◆ Texte à lire:

--------------------------------

Le 31 janvier 2024
- Plus d'informations : Le site des éditions Vendémiaire
Entretien avec William Blanc, coauteur du Dictionnaire du Moyen Âge imaginaire, aux éditions Vendémiaire.
Le médiévalisme, ce Moyen Âge fantasmé et réinventé qui « en dit plus long sur notre époque que celle qu’il représente. » Le Moyen Âge est omniprésent dans notre imaginaire collectif : les arts, en tête desquels le cinéma, y puisent souvent des références et des symboles, ceux-ci apparaissant même dans des œuvres n’ayant peu ou prou rien à voir avec l’époque médiévale. Débusquer et analyser ces signifiants, c’est le travail entrepris par Anne Besson, William Blanc et Vincent Ferré, qui ont dirigé le Dictionnaire du Moyen Âge imaginaire (Éditions Vendémiaire, 2022).
AVoir ALire : Dans votre ouvrage, vous distinguez plusieurs vagues de médiévalisme à travers l’histoire des arts. Quels sont les signes distinctifs du médiévalisme d’aujourd’hui ?
William Blanc : On peut distinguer plusieurs vagues de médiévalisme ; celle que nous nommons avec Vincent Ferré et Anne Besson la « troisième vague », qui prolifère depuis les années 1960, est fortement empreinte de fantasy. Elle a débuté dans la littérature avant de se poursuivre au cinéma dans les années 1980 avec des films comme Conan le Barbare ou Willow puis de connaître le succès que l’on sait avec des franchises comme Harry Potter ou la première trilogie du Seigneur des Anneaux. Les chiffres sont d’ailleurs très parlants : ce médiévalisme tirant vers la fantasy marche très bien, là où un film historicisant comme Le derniel duel de Ridley Scott a connu un échec cinglant au box-office mondial. Le Moyen Âge historique intéresse donc aujourd’hui moins le public. Si l’on prend l’exemple des dernières adaptations en date du mythe arthurien ou de Robin des Bois, on voit bien que l’aspect historique y est repoussé au dernier plan : le film de Guy Ritchie est même presque un Seigneur des Anneaux saupoudré de légende arthurienne.
Vous démontrez que le médiévalisme est aussi présent dans des genres qui lui sont a priori très éloignés, comme le western.

--------------------------------

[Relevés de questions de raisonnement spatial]
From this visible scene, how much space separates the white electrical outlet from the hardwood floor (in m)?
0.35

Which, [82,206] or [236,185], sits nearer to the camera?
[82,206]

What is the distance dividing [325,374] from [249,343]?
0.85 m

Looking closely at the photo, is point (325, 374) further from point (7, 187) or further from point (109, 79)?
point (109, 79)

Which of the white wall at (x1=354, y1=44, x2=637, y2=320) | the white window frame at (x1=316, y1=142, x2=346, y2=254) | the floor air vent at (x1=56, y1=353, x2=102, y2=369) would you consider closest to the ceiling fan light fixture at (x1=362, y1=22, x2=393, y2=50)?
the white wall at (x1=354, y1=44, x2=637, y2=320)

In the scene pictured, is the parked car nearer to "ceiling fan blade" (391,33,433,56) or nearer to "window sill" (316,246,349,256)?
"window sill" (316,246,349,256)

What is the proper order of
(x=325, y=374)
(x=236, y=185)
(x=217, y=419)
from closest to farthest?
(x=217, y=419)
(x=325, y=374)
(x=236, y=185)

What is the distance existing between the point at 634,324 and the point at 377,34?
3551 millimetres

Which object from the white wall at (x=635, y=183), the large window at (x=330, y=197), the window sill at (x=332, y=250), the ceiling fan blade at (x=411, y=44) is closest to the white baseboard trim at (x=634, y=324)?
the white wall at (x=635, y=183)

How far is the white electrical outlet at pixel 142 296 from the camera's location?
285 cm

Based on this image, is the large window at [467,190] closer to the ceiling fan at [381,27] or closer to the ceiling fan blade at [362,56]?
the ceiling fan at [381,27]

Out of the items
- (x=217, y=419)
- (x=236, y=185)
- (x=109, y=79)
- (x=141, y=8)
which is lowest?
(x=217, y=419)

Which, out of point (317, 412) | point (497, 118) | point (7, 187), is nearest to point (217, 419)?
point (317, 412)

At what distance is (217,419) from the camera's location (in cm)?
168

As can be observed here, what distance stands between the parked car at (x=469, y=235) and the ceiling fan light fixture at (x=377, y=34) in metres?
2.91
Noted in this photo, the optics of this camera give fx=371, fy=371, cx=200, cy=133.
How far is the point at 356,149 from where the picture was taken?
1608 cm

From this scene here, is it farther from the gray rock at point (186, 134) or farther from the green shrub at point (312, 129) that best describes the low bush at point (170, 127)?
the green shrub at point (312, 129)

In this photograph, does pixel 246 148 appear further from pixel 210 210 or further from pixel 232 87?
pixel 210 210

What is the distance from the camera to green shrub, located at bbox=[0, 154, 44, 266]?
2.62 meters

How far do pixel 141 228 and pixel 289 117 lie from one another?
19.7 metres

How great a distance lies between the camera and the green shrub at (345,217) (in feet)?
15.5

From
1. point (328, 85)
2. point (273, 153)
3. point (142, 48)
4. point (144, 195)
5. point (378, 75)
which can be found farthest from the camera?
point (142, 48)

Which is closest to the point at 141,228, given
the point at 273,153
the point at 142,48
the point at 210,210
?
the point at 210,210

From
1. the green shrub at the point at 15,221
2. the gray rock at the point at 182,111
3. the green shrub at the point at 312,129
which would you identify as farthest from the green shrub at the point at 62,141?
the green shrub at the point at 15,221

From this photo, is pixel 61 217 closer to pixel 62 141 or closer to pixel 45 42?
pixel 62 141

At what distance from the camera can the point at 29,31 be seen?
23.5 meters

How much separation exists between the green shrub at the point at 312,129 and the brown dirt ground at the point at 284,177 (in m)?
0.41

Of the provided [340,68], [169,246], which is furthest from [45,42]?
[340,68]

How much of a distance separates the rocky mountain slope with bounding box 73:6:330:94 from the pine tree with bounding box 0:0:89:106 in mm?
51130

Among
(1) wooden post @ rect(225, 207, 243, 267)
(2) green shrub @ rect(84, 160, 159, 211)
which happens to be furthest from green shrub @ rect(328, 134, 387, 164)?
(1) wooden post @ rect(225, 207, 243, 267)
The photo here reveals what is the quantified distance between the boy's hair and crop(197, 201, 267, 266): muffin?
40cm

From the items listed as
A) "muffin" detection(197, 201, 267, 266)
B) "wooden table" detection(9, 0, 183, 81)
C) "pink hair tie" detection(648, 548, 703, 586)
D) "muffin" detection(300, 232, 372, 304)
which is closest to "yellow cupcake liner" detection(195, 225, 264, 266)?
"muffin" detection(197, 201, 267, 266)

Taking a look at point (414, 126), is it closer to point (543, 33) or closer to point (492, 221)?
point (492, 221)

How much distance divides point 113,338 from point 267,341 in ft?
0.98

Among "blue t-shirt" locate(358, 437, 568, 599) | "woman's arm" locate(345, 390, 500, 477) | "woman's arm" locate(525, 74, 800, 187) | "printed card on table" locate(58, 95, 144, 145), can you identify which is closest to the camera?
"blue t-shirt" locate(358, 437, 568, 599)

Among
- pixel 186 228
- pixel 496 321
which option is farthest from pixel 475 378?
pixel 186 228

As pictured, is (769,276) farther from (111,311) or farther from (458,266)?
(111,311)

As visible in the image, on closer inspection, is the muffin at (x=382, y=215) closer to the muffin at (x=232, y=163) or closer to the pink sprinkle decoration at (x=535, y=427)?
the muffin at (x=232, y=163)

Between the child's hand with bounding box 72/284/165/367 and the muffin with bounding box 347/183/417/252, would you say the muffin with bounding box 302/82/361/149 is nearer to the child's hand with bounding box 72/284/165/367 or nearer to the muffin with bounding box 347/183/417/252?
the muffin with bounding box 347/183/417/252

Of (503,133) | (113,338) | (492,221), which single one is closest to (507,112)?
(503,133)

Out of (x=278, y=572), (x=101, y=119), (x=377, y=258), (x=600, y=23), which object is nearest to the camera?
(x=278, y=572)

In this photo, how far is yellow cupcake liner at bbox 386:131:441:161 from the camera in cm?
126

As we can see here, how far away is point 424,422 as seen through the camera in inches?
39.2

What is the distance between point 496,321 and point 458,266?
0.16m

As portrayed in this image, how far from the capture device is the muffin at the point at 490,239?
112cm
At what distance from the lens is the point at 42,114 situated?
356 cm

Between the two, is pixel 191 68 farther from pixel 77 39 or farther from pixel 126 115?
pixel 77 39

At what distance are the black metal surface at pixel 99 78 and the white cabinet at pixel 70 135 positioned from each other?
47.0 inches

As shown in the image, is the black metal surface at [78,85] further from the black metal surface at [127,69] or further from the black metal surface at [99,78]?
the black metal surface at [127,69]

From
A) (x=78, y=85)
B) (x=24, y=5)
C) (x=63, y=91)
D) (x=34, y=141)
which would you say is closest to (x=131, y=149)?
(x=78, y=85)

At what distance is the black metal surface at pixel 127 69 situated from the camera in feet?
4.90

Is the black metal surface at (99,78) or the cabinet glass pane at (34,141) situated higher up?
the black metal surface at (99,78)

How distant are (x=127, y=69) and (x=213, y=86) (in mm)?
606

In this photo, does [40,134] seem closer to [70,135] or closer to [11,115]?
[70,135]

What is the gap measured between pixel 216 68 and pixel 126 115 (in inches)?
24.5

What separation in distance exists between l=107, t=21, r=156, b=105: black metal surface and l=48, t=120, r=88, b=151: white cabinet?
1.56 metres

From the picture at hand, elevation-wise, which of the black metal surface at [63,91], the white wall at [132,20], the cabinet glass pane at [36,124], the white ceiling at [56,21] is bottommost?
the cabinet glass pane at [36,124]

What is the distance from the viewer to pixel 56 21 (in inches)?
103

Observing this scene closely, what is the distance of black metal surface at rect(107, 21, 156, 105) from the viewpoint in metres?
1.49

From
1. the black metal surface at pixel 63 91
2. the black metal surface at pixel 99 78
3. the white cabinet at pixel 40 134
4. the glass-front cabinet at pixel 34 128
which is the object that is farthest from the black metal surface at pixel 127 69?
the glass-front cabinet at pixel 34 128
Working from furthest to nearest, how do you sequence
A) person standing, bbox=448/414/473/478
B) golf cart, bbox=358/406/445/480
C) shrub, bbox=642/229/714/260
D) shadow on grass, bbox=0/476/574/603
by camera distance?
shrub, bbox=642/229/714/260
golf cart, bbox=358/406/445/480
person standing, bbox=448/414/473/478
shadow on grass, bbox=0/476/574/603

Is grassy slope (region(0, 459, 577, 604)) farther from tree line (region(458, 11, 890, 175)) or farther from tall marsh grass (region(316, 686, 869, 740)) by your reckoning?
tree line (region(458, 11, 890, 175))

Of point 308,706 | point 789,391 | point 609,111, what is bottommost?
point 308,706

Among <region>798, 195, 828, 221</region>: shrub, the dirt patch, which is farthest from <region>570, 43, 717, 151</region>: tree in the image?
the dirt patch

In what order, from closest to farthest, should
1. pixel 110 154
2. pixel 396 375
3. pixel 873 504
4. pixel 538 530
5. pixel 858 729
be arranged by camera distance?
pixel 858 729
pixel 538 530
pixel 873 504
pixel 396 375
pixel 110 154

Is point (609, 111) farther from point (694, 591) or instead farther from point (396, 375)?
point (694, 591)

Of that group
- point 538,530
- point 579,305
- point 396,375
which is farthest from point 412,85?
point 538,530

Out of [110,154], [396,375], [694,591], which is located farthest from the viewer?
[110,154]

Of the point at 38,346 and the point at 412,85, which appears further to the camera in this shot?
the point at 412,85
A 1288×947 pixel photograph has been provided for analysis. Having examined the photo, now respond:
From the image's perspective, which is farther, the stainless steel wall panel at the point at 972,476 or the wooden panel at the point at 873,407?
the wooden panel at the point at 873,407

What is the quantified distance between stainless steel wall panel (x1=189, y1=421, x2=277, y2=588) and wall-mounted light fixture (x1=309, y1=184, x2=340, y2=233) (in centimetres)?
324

--------------------------------

◆ Vos tâches:
#1 D'après l'entretien, répondez aux questions suivantes :
(a) Quels sont les trois directeurs du Dictionnaire du Moyen Âge imaginaire ?
(b) Depuis quelle décennie la « troisième vague » de médiévalisme prolifère-t-elle ?
(c) Quels films des années 1980 sont cités comme exemples de cette vague au cinéma ?
#2 Recopiez le passage de l'entretien qui commence aux mots « Le médiévalisme, ce » et s'arrête après « (Éditions Vendémiaire, 2022). ».
Ce matériel n'est pas nécessaire pour traiter les tâches.

◆ Réponses aux tâches:
#1
(a) Anne Besson, William Blanc et Vincent Ferré.
(b) Depuis les années 1960.
(c) Conan le Barbare et Willow.

#2
Le médiévalisme, ce Moyen Âge fantasmé et réinventé qui « en dit plus long sur notre époque que celle qu’il représente. » Le Moyen Âge est omniprésent dans notre imaginaire collectif : les arts, en tête desquels le cinéma, y puisent souvent des références et des symboles, ceux-ci apparaissant même dans des œuvres n’ayant peu ou prou rien à voir avec l’époque médiévale. Débusquer et analyser ces signifiants, c’est le travail entrepris par Anne Besson, William Blanc et Vincent Ferré, qui ont dirigé le Dictionnaire du Moyen Âge imaginaire (Éditions Vendémiaire, 2022).